§ FRAGMENT TEKSTU:
Nieoczekiwana zmiana
Mimo wielu pism do ministerstw nadzieje okazały się płonne. W ostatnich dniach główna inspektor pracy Iwona Hickiewicz zmieniła interpretację Zająca i wskazała, że inspektorzy mogą kontrolować bez zapowiedzi. Podstawa prawna? Ustawa o PIP w art. 24 ust. 1 uprawnia inspektorów pracy do przeprowadzenia bez uprzedzenia i o każdej porze dnia i nocy kontroli przestrzegania prawa pracy.
– Powyższy przepis stanowi wyjątek od obowiązującej zasady przeprowadzenia kontroli u przedsiębiorców – tłumaczy radca prawny dr Tomasz Niedziński z kancelarii Tomasz Niedziński i Wspólnicy. Jego zdaniem treść art. 24 ustawy o PIP jest zgodna z przyjętą przez Polskę konwencją Międzynarodowej Organizacji Pracy nr 81 z 1947 r.
Cały spór wziął się z polskiego tłumaczenia tytułu konwencji. Zgodnie z nim dotyczy ona inspekcji pracy w przemyśle i handlu. Ani słowem nie wspomniano o usługach. Z tego też względu w 2009 r. stwierdzono, że nie wolno kontrolować bez zapowiedzi usługodawców. Teraz jednak uznano, że po prostu niefortunne jest tłumaczenie tytułu.
– Konwencja MOP jest już dość wiekowa, więc postrzeganie pojęcia handlu szerzej, uznając, że usługi się w nim mieszczą, wydaje mi się uzasadnione – komentuje dr Michał Raczkowski z Wydziału Prawa i Administracji UW.
Wynika z tego, że kontrolować bez zapowiedzi wolno. Choć, jak zaznacza dr Tomasz Niedziński, uprawnienie to wobec przedsiębiorców, tym bardziej że w przepisie jest mowa o każdej porze dnia i nocy, powinno być stosowane jedynie w nadzwyczajnych przypadkach, a nie być regułą, że inspektor pracy nie jest absolutnie niczym ograniczony.

§ LISTA ZADAŃ:
A. Powtórz dosłownie fragment tekstu o kontrolach bez zapowiedzi od „Cały spór wziął” do „absolutnie niczym ograniczony.”.
B. Odpowiedz na poniższe pytania do tekstu o kontrolach bez zapowiedzi, oznaczając odpowiedzi tak samo jak pytania.
(i) Który przepis ustawy o PIP uprawnia inspektorów pracy do kontroli bez uprzedzenia?
(ii) Z którego roku pochodzi konwencja Międzynarodowej Organizacji Pracy nr 81?
(iii) W którym roku stwierdzono, że nie wolno kontrolować bez zapowiedzi usługodawców?

§ ZAPISANE DANE:
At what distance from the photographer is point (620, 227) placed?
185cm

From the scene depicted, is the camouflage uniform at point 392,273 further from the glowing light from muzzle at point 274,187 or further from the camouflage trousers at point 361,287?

§ ODPOWIEDZI DO ZADAŃ:
A.
Cały spór wziął się z polskiego tłumaczenia tytułu konwencji. Zgodnie z nim dotyczy ona inspekcji pracy w przemyśle i handlu. Ani słowem nie wspomniano o usługach. Z tego też względu w 2009 r. stwierdzono, że nie wolno kontrolować bez zapowiedzi usługodawców. Teraz jednak uznano, że po prostu niefortunne jest tłumaczenie tytułu.
– Konwencja MOP jest już dość wiekowa, więc postrzeganie pojęcia handlu szerzej, uznając, że usługi się w nim mieszczą, wydaje mi się uzasadnione – komentuje dr Michał Raczkowski z Wydziału Prawa i Administracji UW.
Wynika z tego, że kontrolować bez zapowiedzi wolno. Choć, jak zaznacza dr Tomasz Niedziński, uprawnienie to wobec przedsiębiorców, tym bardziej że w przepisie jest mowa o każdej porze dnia i nocy, powinno być stosowane jedynie w nadzwyczajnych przypadkach, a nie być regułą, że inspektor pracy nie jest absolutnie niczym ograniczony.

B.
(i) Art. 24 ust. 1 ustawy o PIP.
(ii) Z 1947 roku.
(iii) W 2009 roku.